» **Required work**:
The answer must reproduce every record exactly, with all pictures omitted.

» **Data records**:
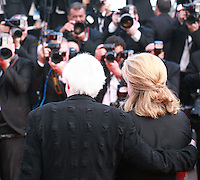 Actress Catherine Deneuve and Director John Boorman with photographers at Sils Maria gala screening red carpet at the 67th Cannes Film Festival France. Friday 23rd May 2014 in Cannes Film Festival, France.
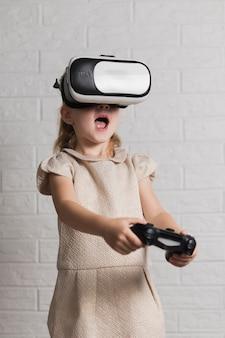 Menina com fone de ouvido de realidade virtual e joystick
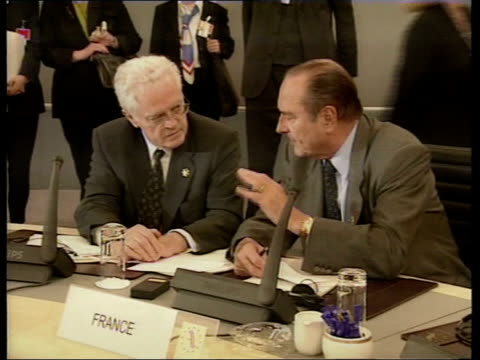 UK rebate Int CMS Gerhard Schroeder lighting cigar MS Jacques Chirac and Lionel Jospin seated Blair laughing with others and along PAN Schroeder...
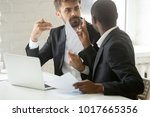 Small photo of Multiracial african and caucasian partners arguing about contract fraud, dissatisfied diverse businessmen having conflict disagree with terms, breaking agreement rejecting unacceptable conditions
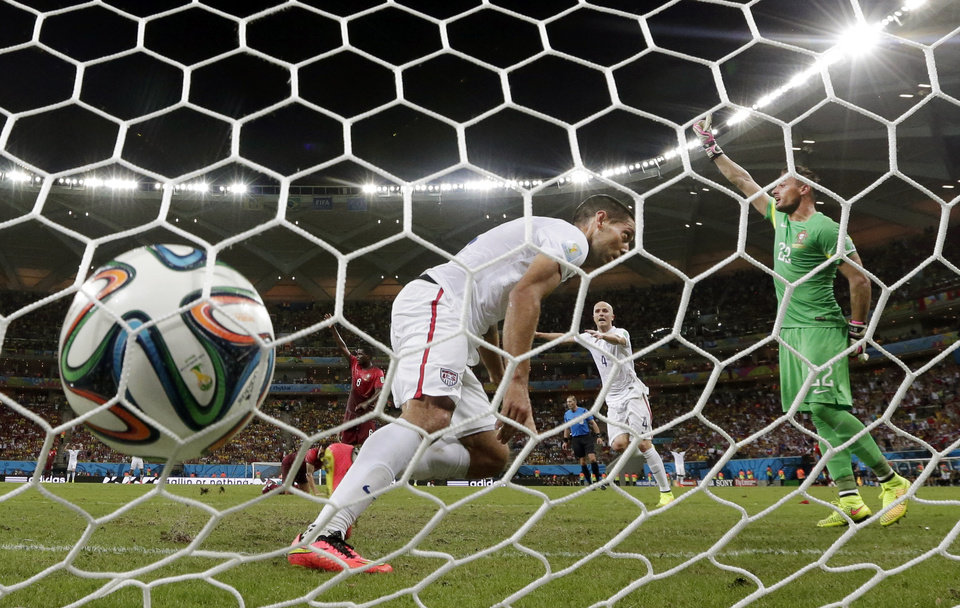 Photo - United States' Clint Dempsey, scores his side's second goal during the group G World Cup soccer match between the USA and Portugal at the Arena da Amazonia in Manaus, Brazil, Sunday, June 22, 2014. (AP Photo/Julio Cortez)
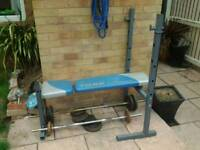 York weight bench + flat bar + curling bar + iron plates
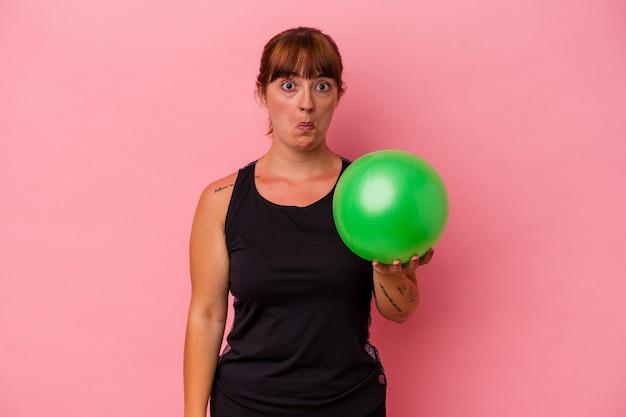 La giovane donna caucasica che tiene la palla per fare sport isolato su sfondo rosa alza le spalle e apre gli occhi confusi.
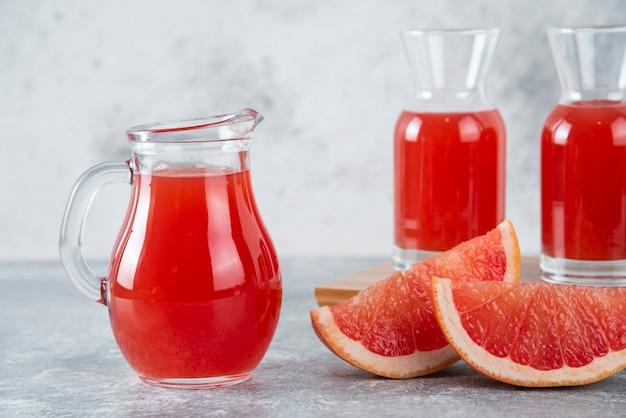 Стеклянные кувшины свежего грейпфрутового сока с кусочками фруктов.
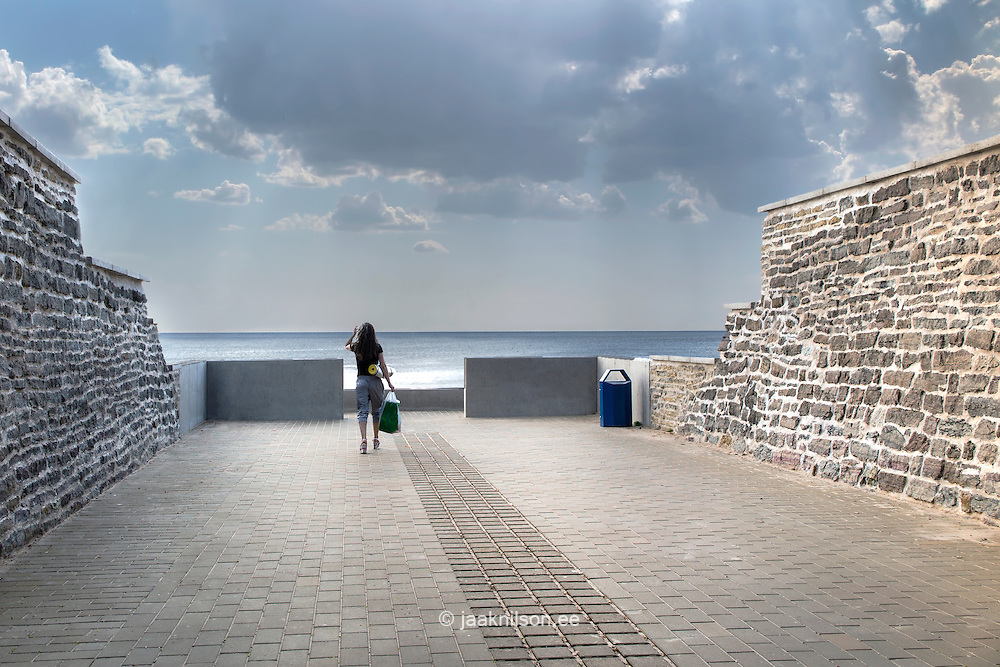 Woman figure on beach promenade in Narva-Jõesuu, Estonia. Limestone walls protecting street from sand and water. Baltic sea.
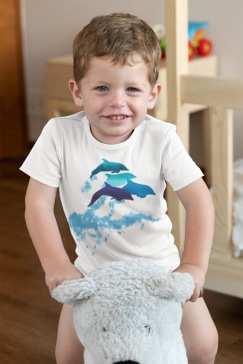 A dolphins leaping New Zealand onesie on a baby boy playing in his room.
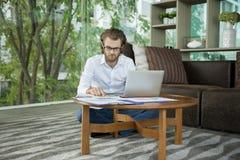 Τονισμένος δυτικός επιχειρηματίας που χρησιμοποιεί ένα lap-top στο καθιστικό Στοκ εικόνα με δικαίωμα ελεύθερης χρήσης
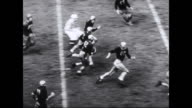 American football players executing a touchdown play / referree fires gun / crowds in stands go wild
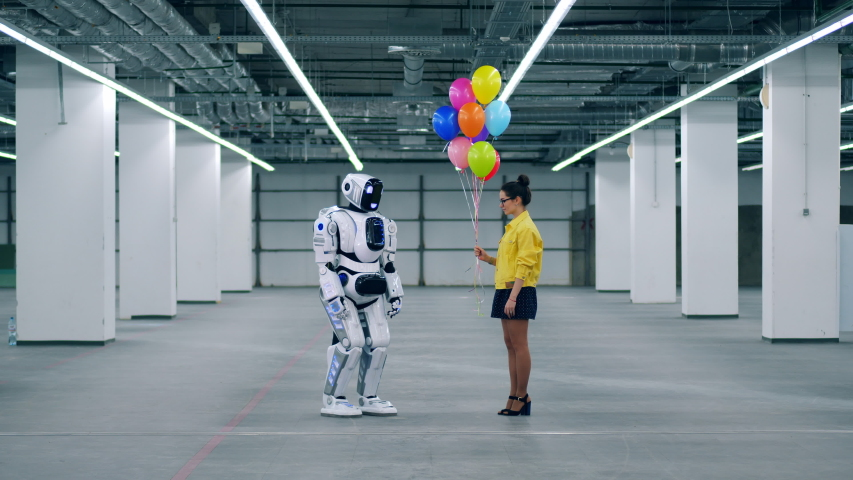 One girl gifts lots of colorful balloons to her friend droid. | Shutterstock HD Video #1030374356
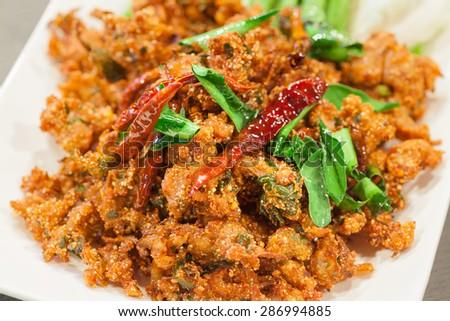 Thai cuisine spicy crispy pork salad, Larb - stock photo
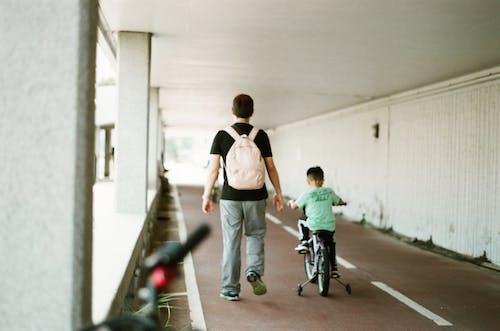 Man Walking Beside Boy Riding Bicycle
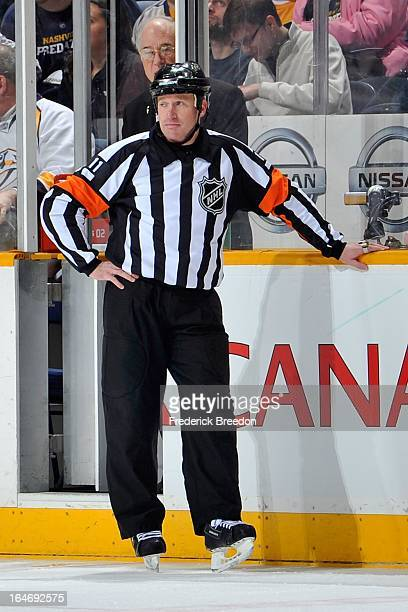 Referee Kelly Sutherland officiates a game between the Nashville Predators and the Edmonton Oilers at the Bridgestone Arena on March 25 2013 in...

» **Output below**:
 Actress Catherine Deneuve and Director John Boorman with photographers at Sils Maria gala screening red carpet at the 67th Cannes Film Festival France. Friday 23rd May 2014 in Cannes Film Festival, France.
 Menina com fone de ouvido de realidade virtual e joystick
 UK rebate Int CMS Gerhard Schroeder lighting cigar MS Jacques Chirac and Lionel Jospin seated Blair laughing with others and along PAN Schroeder...
 Small photo of Multiracial african and caucasian partners arguing about contract fraud, dissatisfied diverse businessmen having conflict disagree with terms, breaking agreement rejecting unacceptable conditions
 Photo - United States' Clint Dempsey, scores his side's second goal during the group G World Cup soccer match between the USA and Portugal at the Arena da Amazonia in Manaus, Brazil, Sunday, June 22, 2014. (AP Photo/Julio Cortez)
 York weight bench + flat bar + curling bar + iron plates
 La giovane donna caucasica che tiene la palla per fare sport isolato su sfondo rosa alza le spalle e apre gli occhi confusi.
 Стеклянные кувшины свежего грейпфрутового сока с кусочками фруктов.
 Woman figure on beach promenade in Narva-Jõesuu, Estonia. Limestone walls protecting street from sand and water. Baltic sea.
 A dolphins leaping New Zealand onesie on a baby boy playing in his room.
 Τονισμένος δυτικός επιχειρηματίας που χρησιμοποιεί ένα lap-top στο καθιστικό Στοκ εικόνα με δικαίωμα ελεύθερης χρήσης
 American football players executing a touchdown play / referree fires gun / crowds in stands go wild
 One girl gifts lots of colorful balloons to her friend droid. | Shutterstock HD Video #1030374356
 Thai cuisine spicy crispy pork salad, Larb - stock photo
 Man Walking Beside Boy Riding Bicycle
 Referee Kelly Sutherland officiates a game between the Nashville Predators and the Edmonton Oilers at the Bridgestone Arena on March 25 2013 in...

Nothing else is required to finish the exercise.